Cayman fund managers are being encouraged by law firm Ogier to ensure they fully comply with new legal obligations that will enact a framework of rights and duties aimed at regulating the processing of personal data. It is largely based on the internationally recognised privacy principles that form the basis of other data protection laws worldwide
The new requirements are part of the Cayman Islands Data Protection Law 2017, which is scheduled to come into effect on 30 September 2019.

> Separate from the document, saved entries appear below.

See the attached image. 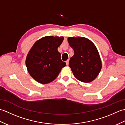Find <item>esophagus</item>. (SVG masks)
<instances>
[{
    "label": "esophagus",
    "mask_w": 125,
    "mask_h": 125,
    "mask_svg": "<svg viewBox=\"0 0 125 125\" xmlns=\"http://www.w3.org/2000/svg\"><path fill=\"white\" fill-rule=\"evenodd\" d=\"M65 62H66V64H67V65H68L69 64V60H68L67 61H66Z\"/></svg>",
    "instance_id": "esophagus-1"
}]
</instances>
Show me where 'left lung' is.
I'll return each mask as SVG.
<instances>
[{"label":"left lung","instance_id":"1","mask_svg":"<svg viewBox=\"0 0 125 125\" xmlns=\"http://www.w3.org/2000/svg\"><path fill=\"white\" fill-rule=\"evenodd\" d=\"M68 42L74 50L69 66L75 77L89 83L97 77L102 69V61L97 48L85 38H69Z\"/></svg>","mask_w":125,"mask_h":125}]
</instances>
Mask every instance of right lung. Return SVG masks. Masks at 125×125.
Instances as JSON below:
<instances>
[{
  "instance_id": "add662e5",
  "label": "right lung",
  "mask_w": 125,
  "mask_h": 125,
  "mask_svg": "<svg viewBox=\"0 0 125 125\" xmlns=\"http://www.w3.org/2000/svg\"><path fill=\"white\" fill-rule=\"evenodd\" d=\"M63 37L48 36L37 41L28 52L26 60L29 73L38 82L47 84L54 81L66 65L57 48Z\"/></svg>"
}]
</instances>
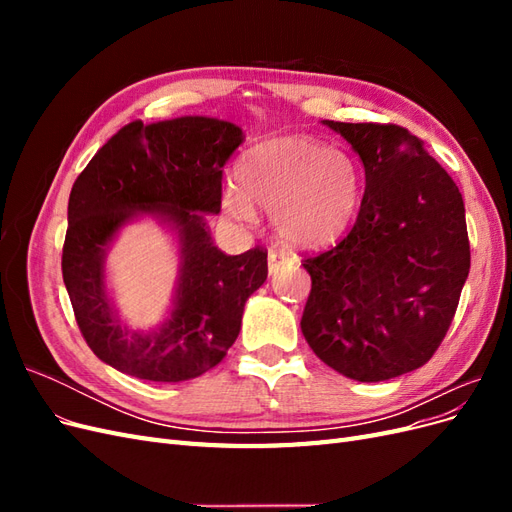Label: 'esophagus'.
I'll use <instances>...</instances> for the list:
<instances>
[{
	"label": "esophagus",
	"instance_id": "obj_1",
	"mask_svg": "<svg viewBox=\"0 0 512 512\" xmlns=\"http://www.w3.org/2000/svg\"><path fill=\"white\" fill-rule=\"evenodd\" d=\"M267 262H269V273L275 275L277 271H282L284 267L292 265V258L284 252H277V250H271L269 256H267Z\"/></svg>",
	"mask_w": 512,
	"mask_h": 512
}]
</instances>
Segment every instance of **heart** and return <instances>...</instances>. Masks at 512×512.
Wrapping results in <instances>:
<instances>
[{
    "mask_svg": "<svg viewBox=\"0 0 512 512\" xmlns=\"http://www.w3.org/2000/svg\"><path fill=\"white\" fill-rule=\"evenodd\" d=\"M237 183L222 196L228 218L247 224L254 207L267 209L277 235L294 247L335 241L361 200L354 160L307 136L273 138L247 151L237 164Z\"/></svg>",
    "mask_w": 512,
    "mask_h": 512,
    "instance_id": "obj_1",
    "label": "heart"
}]
</instances>
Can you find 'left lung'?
I'll return each instance as SVG.
<instances>
[{
  "label": "left lung",
  "instance_id": "1",
  "mask_svg": "<svg viewBox=\"0 0 512 512\" xmlns=\"http://www.w3.org/2000/svg\"><path fill=\"white\" fill-rule=\"evenodd\" d=\"M365 166L348 235L305 256L301 331L346 378L380 382L425 365L455 318L470 273L466 207L421 138L395 123L324 121Z\"/></svg>",
  "mask_w": 512,
  "mask_h": 512
}]
</instances>
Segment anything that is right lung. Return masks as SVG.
I'll return each instance as SVG.
<instances>
[{
    "label": "right lung",
    "instance_id": "right-lung-1",
    "mask_svg": "<svg viewBox=\"0 0 512 512\" xmlns=\"http://www.w3.org/2000/svg\"><path fill=\"white\" fill-rule=\"evenodd\" d=\"M243 132L213 117L123 126L76 177L61 273L76 324L100 361L151 382H181L218 365L241 331L245 301L267 280V250L226 256L205 213L222 209V173ZM180 230L182 271L171 318L153 334L121 328L103 288V254L134 214Z\"/></svg>",
    "mask_w": 512,
    "mask_h": 512
}]
</instances>
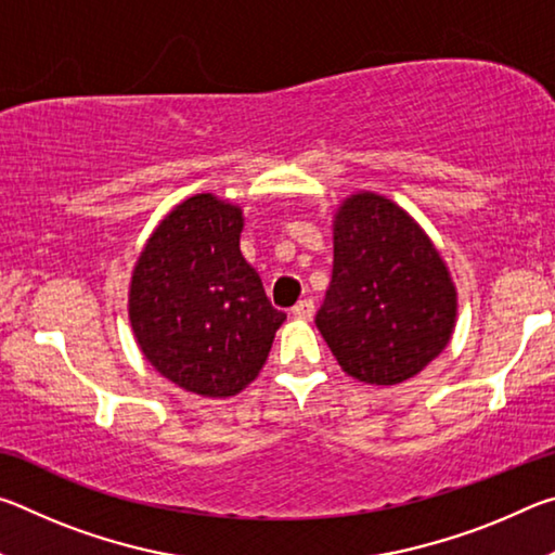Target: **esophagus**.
Here are the masks:
<instances>
[{
  "label": "esophagus",
  "instance_id": "1",
  "mask_svg": "<svg viewBox=\"0 0 555 555\" xmlns=\"http://www.w3.org/2000/svg\"><path fill=\"white\" fill-rule=\"evenodd\" d=\"M291 313H294L296 318H304V321H311L313 318V313H315V306H313V300L311 298H304V300H298V304L291 308Z\"/></svg>",
  "mask_w": 555,
  "mask_h": 555
}]
</instances>
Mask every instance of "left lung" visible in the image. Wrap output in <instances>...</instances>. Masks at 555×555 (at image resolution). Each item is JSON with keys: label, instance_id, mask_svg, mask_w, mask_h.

Ogier partner James Heinicke explained that the law will regulate the processing of all personal data in the Cayman Islands. It will affect any entity established in the Cayman Islands, including investment funds, that processes personal data regardless of whether the processing takes place within the Cayman Islands or elsewhere. It will also not be relevant whether the personal data relates to Cayman individuals.
Outlining the practical consequences of the law, Mr Heincke said that each Cayman fund will be considered a data controller. Therefore, the fund will be expected to comply with data protection principles in regards to personal data processed by the fund or on behalf of the fund by any third-party processors. This includes administrators and service providers.
He added: "With significant penalties in place for non-compliance we strongly recommend Cayman funds seek advice on the implications of the law for them.”
Ogier provides advice on the British Virgin Islands, the Cayman Islands, Guernsey, Jersey and Luxembourg law through a network of offices that additionally includes Hong Kong, Shanghai and Tokyo.